De tal maneira, os novos operadores do Direito terão acesso a uma inteligência que permitirá eliminar lacunas entre esses e os advogados mais experientes e renomados. Não significa que a tecnologia não substituirá a experiência. Pois, como dito anteriormente, será na estratégia processual que a disputa resultará e a experiência tem muito valor neste campo. Mas, com tais subsídios e recursos, o tempo que o advogado terá para dedicar ao aprimoramento de suas estratégias fará com o que o ganho de experiência seja bem mais consistente e ágil.
Com isso, o tempo de estudos de um formando em direito e um advogado seria reduzido de maneira espantosa utilizando uma ferramenta nestes moldes, já que um sistema como este poderá fazer centenas de análises de dados rapidamente, trazendo opções ordenadas em harmonia com o interesse do operador.
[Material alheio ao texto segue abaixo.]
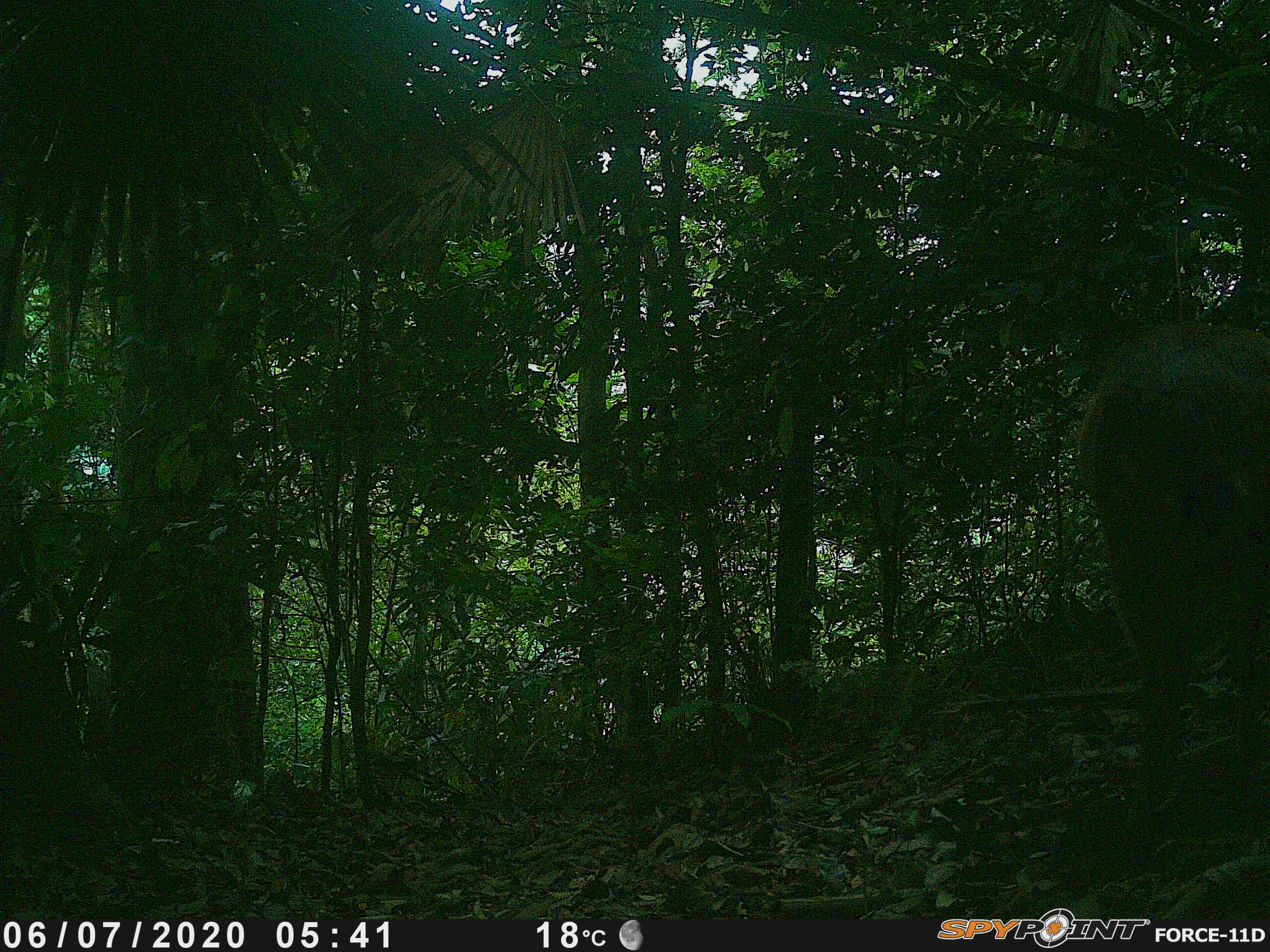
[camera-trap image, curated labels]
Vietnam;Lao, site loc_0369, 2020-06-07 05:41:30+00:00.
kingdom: Animalia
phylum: Chordata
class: Mammalia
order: Artiodactyla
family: Cervidae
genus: Muntiacus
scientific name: Muntiacus vuquangensis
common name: large-antlered muntjac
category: large antlered muntjac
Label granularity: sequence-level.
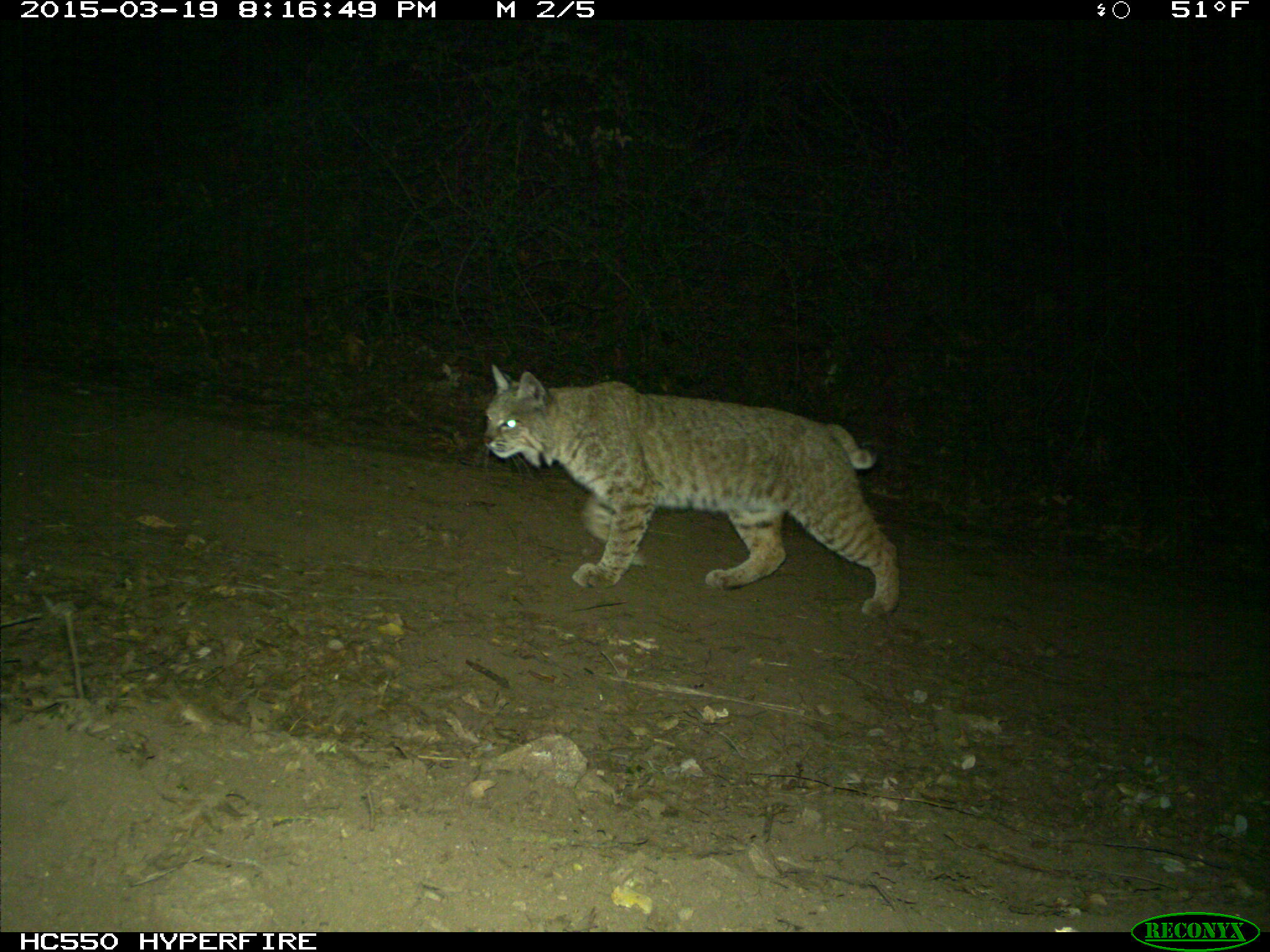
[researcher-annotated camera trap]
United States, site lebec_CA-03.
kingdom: Animalia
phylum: Chordata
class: Mammalia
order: Carnivora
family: Felidae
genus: Lynx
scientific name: Lynx rufus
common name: bobcat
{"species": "Lynx rufus (bobcat)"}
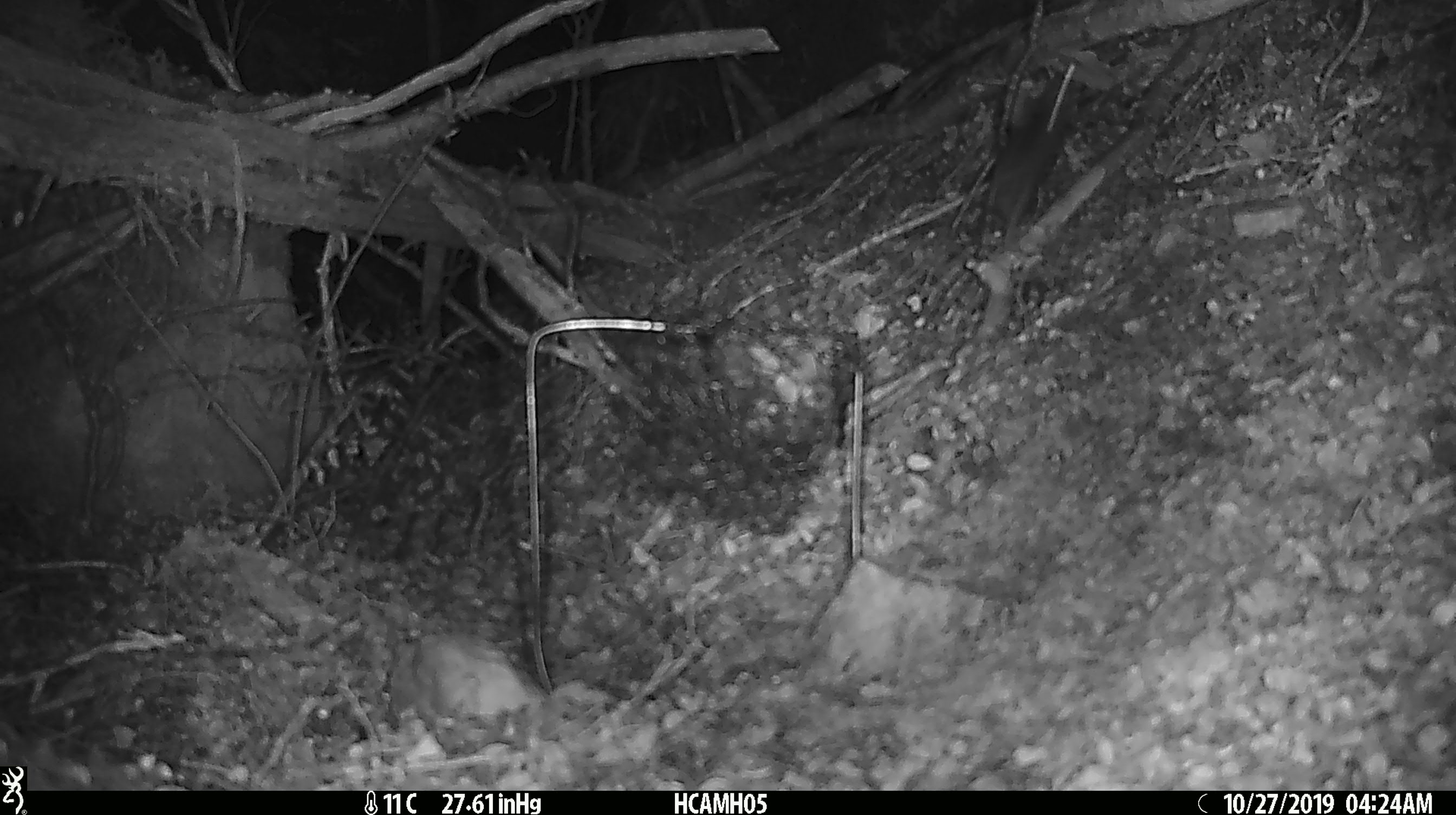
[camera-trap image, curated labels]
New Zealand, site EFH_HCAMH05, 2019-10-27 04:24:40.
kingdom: Animalia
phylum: Chordata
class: Mammalia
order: Rodentia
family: Muridae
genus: Mus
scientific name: Mus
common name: mouse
Isto sem falar na probabilidade de sucesso que será significativamente aumentada em virtude desta prática de análise estatística.
Todavia, ainda há muito a evoluir para que possamos tirar melhor proveito da Jurimetria. O desafio máximo está no campo da disponibilidade de informações qualificadas. Isto porque esta é a matéria-prima da Jurimetria.
Para se ter uma análise de como a Jurimetria enxerga a estatística dentro da Ciência do Direito, algumas questões seriam remodeladas, visto que um jurimetrista teria uma ótica diferente de um jurista ortodoxo.
Se o jurista pergunta ‘Deve-se iniciar o cumprimento de pena em segunda instância?’, o jurimetrista terá como objeto de análise ‘Em quantos casos isso seria injusto?’.
Se os magistrados questionam ‘Qual tipo de processo é tem mais complicações?’, o jurimetrista perguntará ‘Qual é o tipo de processo requer mais tempos, ou mais diligências?’.
Se o patrono indaga ‘Em quanto indenizar-se-á o dano moral?’, o jurimetrista questionará ‘Quanto se pagou em casos similares?’.
Com isso, o Poder Judiciário teria o papel preponderante, vez que reúne a grande massa de informações acerca de processos em todo o país. Não obstante, tais informações estão desorganizadas, distribuídas em sistemas distintos, cadastradas de maneira diversa e com parâmetros variados em cada órgão do Poder Judiciário.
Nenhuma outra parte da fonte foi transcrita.